Melbourne, Australia, 05 May 2020: OccuRx, a biotechnology company focused on improving lives by developing innovative precision treatments for inflammatory and fibrotic diseases today announces the initiation of the multiple ascending dose (MAD) phase for its lead candidate OCX-063.

Following the successful progress of the SAD portion of the Phase I study being conducted at Nucleus Network in Melbourne, OccuRx will commence the multiple ascending doses (MAD) phase for its lead candidate OCX063.

OccuRx are dedicated to identifying and validating novel targets that treat and prevent fibrosis that lead to disease progression and end organ failure.

The Phase I study is a randomized, double blind, placebo-controlled, dose-escalating study of the safety, tolerability, food effect and pharmacokinetics of single and repeat doses of OCX063; OccuRx’s lead drug candidate, administered orally to healthy volunteers.

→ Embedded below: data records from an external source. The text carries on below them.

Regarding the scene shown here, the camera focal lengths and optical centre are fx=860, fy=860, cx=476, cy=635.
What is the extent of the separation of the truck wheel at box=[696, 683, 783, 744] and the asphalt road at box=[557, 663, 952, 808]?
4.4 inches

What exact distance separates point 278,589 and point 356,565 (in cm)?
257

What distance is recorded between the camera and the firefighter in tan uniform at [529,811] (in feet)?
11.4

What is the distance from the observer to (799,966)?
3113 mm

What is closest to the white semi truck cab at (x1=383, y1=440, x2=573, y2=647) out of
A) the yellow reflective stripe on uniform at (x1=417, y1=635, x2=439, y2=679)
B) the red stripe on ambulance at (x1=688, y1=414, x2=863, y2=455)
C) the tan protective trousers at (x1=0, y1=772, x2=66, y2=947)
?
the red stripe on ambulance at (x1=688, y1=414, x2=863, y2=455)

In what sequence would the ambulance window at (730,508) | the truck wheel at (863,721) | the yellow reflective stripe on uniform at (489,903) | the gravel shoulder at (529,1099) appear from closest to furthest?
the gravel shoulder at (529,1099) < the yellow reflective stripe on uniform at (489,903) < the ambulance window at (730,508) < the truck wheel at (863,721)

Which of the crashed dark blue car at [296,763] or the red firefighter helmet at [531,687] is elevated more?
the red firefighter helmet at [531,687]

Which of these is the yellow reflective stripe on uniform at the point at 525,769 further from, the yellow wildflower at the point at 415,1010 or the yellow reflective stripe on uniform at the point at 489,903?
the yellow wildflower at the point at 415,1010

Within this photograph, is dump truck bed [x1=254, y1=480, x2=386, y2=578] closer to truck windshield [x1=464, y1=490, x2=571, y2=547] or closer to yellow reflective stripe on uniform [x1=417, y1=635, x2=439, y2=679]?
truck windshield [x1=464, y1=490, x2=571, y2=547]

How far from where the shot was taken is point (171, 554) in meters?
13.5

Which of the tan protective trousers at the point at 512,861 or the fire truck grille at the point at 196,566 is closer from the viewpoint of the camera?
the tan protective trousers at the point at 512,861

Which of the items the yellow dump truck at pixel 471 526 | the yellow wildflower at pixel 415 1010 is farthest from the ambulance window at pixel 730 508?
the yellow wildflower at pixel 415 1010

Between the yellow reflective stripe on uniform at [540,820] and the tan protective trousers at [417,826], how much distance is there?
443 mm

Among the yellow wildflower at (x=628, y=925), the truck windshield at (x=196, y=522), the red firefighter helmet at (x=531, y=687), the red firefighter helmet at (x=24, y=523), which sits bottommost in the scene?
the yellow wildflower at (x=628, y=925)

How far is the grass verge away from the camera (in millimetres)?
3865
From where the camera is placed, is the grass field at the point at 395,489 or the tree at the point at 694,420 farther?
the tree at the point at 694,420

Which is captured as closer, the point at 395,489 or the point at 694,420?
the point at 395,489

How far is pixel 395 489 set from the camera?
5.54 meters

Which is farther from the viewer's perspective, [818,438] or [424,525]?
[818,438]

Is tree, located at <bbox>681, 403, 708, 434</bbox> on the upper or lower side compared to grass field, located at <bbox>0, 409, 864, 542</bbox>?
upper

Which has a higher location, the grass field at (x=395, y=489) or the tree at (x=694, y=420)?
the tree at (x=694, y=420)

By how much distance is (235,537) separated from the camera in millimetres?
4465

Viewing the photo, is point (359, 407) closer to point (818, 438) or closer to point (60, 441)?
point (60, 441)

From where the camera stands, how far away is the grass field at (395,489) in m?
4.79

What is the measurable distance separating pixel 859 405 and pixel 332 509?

OCX063, the drug molecule being tested, is being developed as a first-in-class oral therapy for the treatment for both kidney and ocular diseases. OCX063, is a small molecule drug with the potential to prevent the growth of new and abnormal blood vessels and reduce inflammation. “We’re excited to move forward with the MAD portion as part of our Phase I clinical program for OCX063 and look forward to reviewing the safety and tolerability readouts on completion of the study, which is anticipated later this year” said Professor Darren Kelly, Executive Chair of OccuRx.